Hi, I am Tony I0JX
A "minute maid" stealth antenna
for apartment dwellers


What is described here cannot certainly be defined an invention or even a brilliant idea; it is just a possible arrangement that I am here illustrating with the main aim to stimulate the imagination of those who cannot afford a proper HF antenna, and then have to invent a compromise solution best suiting their particular constraints.

I occasionally spend short holidays periods in a small apartment located in a winter resort on the Apennines. Though I do not certainly need a DX-grade radio station there, nevertheless I still like to have the possibility of operating HF, 7 to 28 MHz.

I would not like to erect (or I should better say: I cannot erect) a fixed antenna for several reasons, e.g., no way to get access to the steep roof, possible snow storms, the need to explain to the other apartment owners what is that antenna for, etc,; on the other hand my staying periods there are relatively short, so, in the end, my motivation is not terribly high. 

I then began thinking of an antenna which could meet the following requirements:

I have used a zinc-plated telescopic mast for TV antennas, with a diameter of about 1-inch. The mast has two sections 2-meter long each, so, when fully extended, the mast is about 3.8 meters long. At one extreme of it I have drilled a hole through which a nylon rope was passed.

At this point, before going on with further descriptions, I prefer to show a picture where you can see the mast placed out of the window at an angle of about 30 degrees over the horizontal plane, and supported by the nylon wire.

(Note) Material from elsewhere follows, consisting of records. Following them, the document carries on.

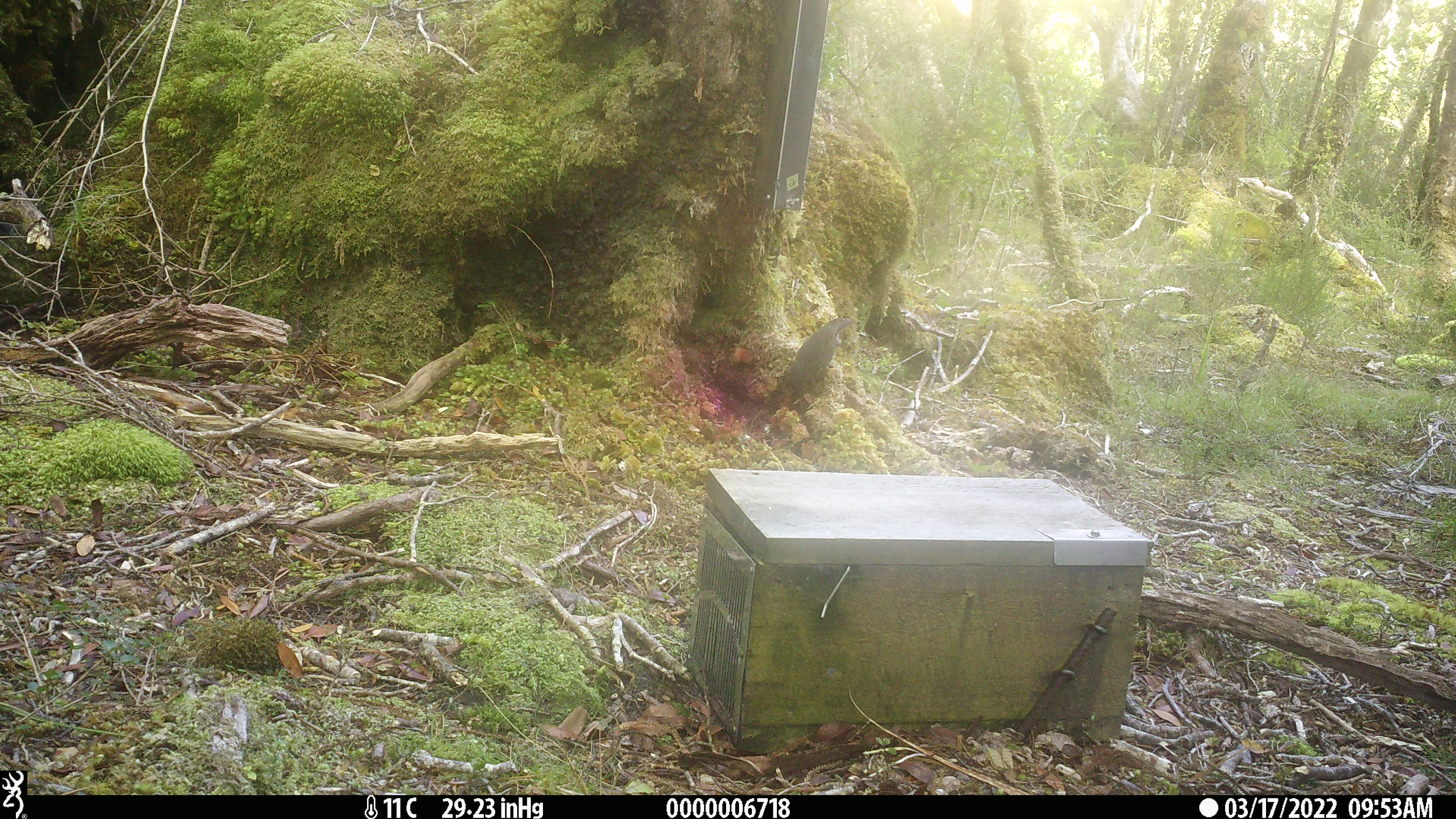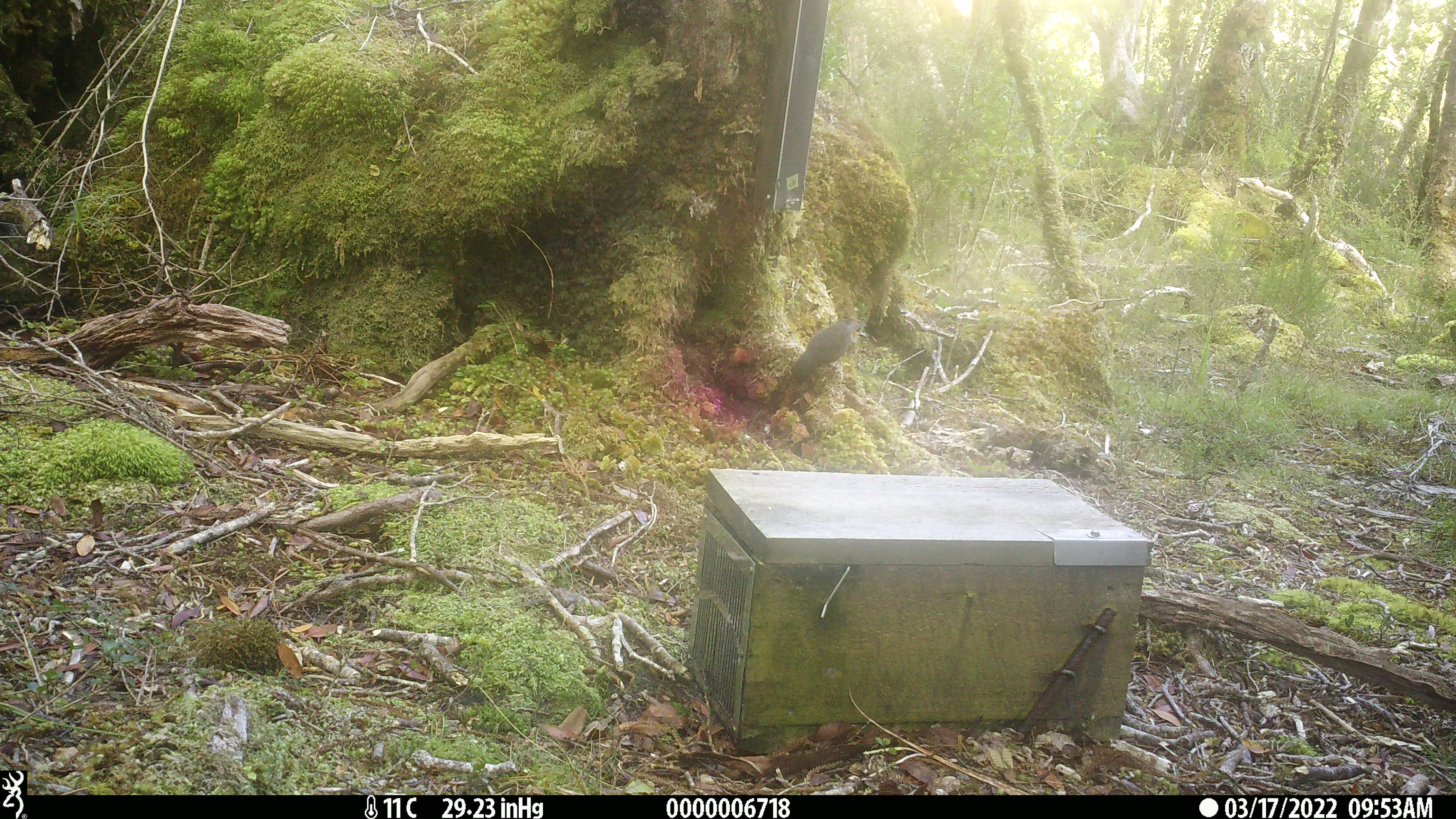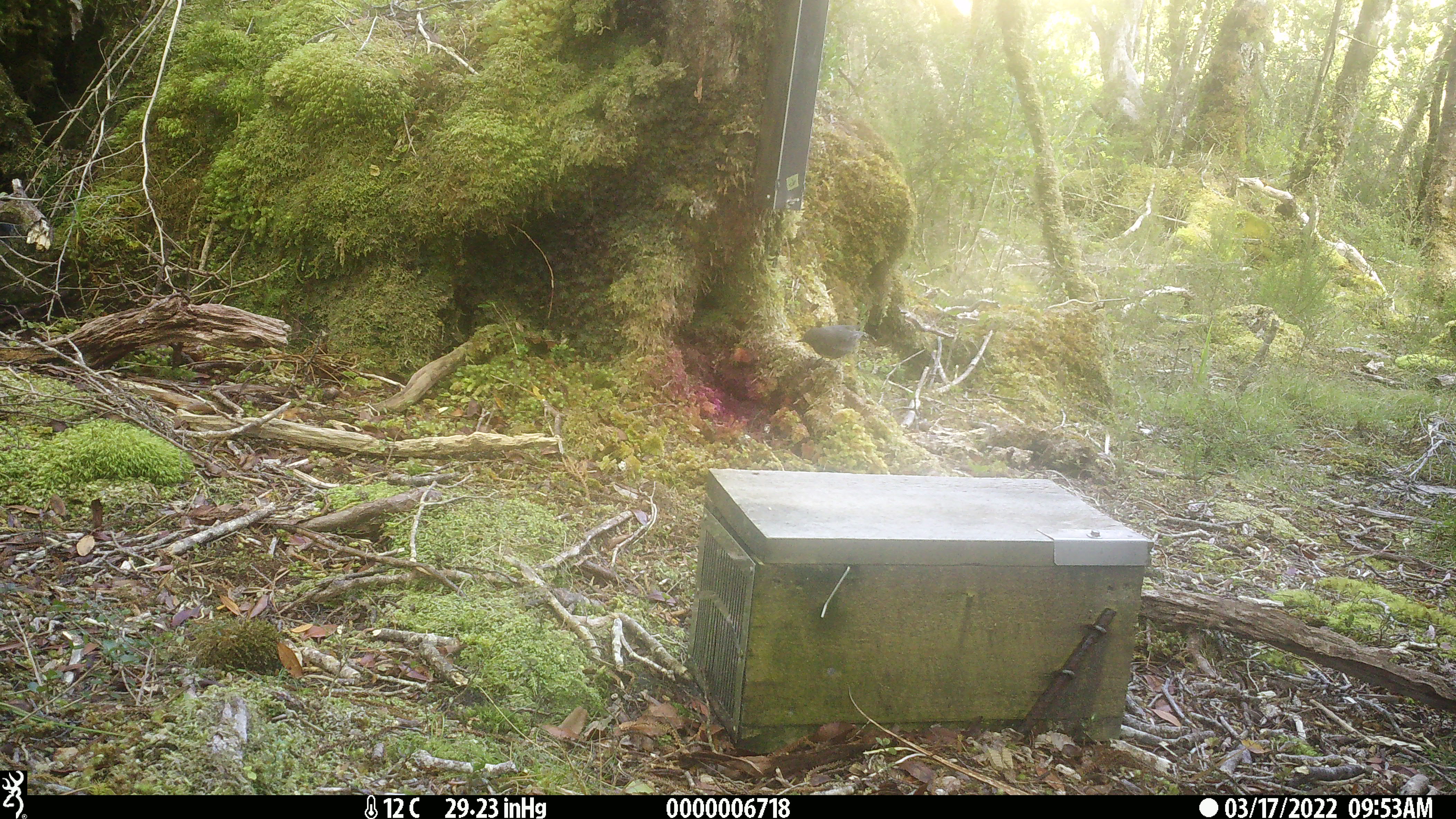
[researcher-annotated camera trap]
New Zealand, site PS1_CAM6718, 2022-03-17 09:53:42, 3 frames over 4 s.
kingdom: Animalia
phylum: Chordata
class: Aves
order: Passeriformes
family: Petroicidae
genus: Petroica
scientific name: Petroica australis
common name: new zealand robin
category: robin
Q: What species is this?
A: Robin (new zealand robin) (Petroica australis).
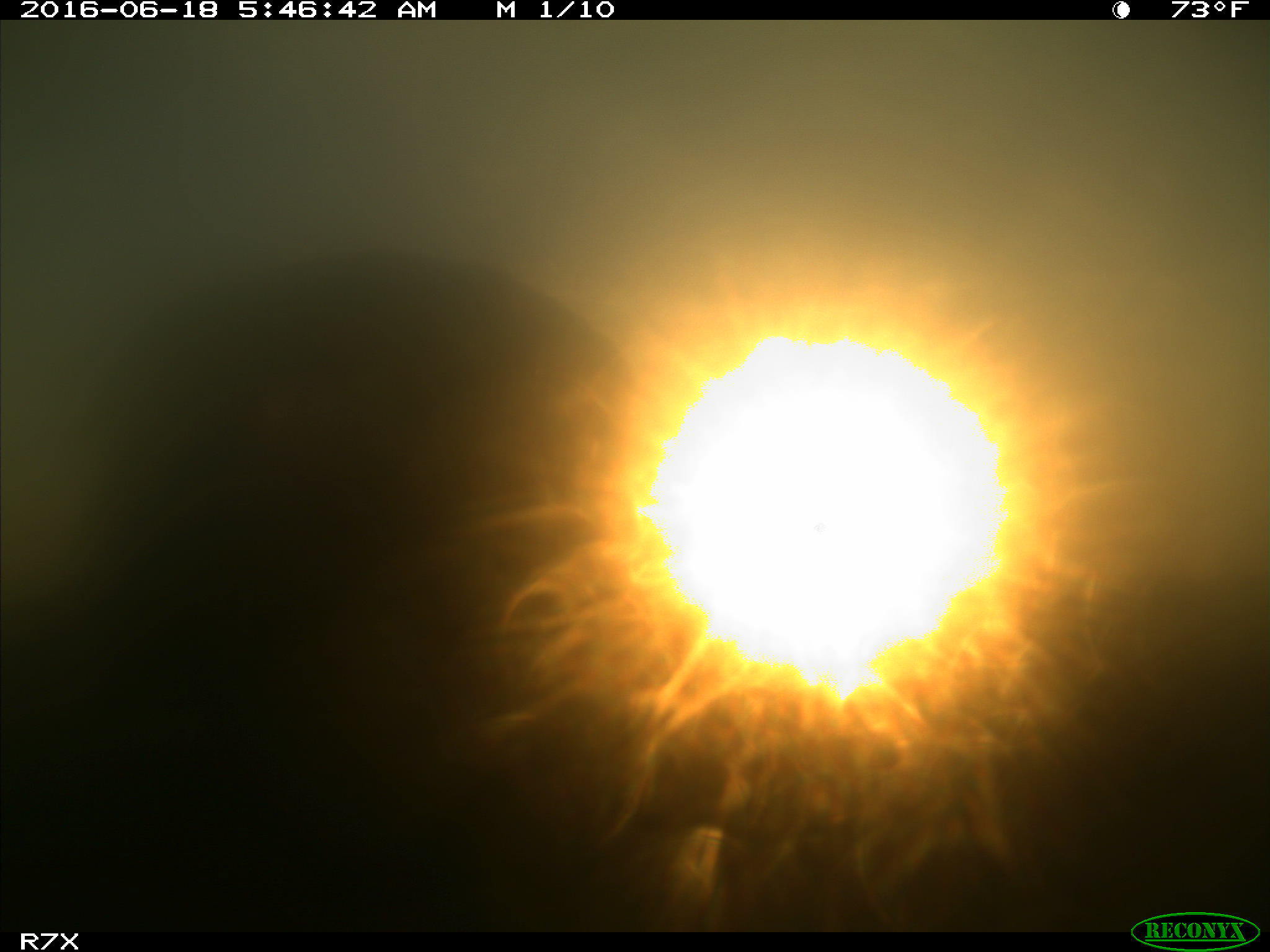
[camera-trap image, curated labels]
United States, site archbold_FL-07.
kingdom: Animalia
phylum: Chordata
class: Mammalia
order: Artiodactyla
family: Bovidae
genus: Bos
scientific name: Bos taurus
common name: domestic cow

I hammered two fairly big nails near the top of the window wooden frame, for supporting the nylon rope which acts as guy wires. There is no need for a base to support the mast, as this stays in place by itself, pressing against the bottom part of the window frame and the marble sill (both good insulators).

So, to bring the mast back in the apartment, I simply grasp it and take it inside. The nylon rope is not an obstacle for closing the windows shutters, so it can remain there until the antenna is disassembled. It is very easy to put the mast in place, as the nylon rope, running through the mast hole, makes it self-centering.

Now let us pass from mechanics to electronics.

Picture below shows my FT-100D on top of a Daiwa antenna tuner and a switching-mode 13.8 VDC power supply. 

The yellow / green wire, about 1-meter long and actually forming part of the antenna, joins the antenna tuner out to the mast base (you can barely see the mast in the dark). A heavy brown wire connects the antenna tuner ground to the heating system radiator, acting as earth (you can see that wire adjacent to the radiator knob). It is very important to have a good counterpoise for the antenna, so the wire must be thick and as short as possible.

On-the-air results are better than I had expected, as I usually have no big difficulty to work DX stations, if not engaged in a pile-up. Overall, this stealth antenna suits my needs fairly well.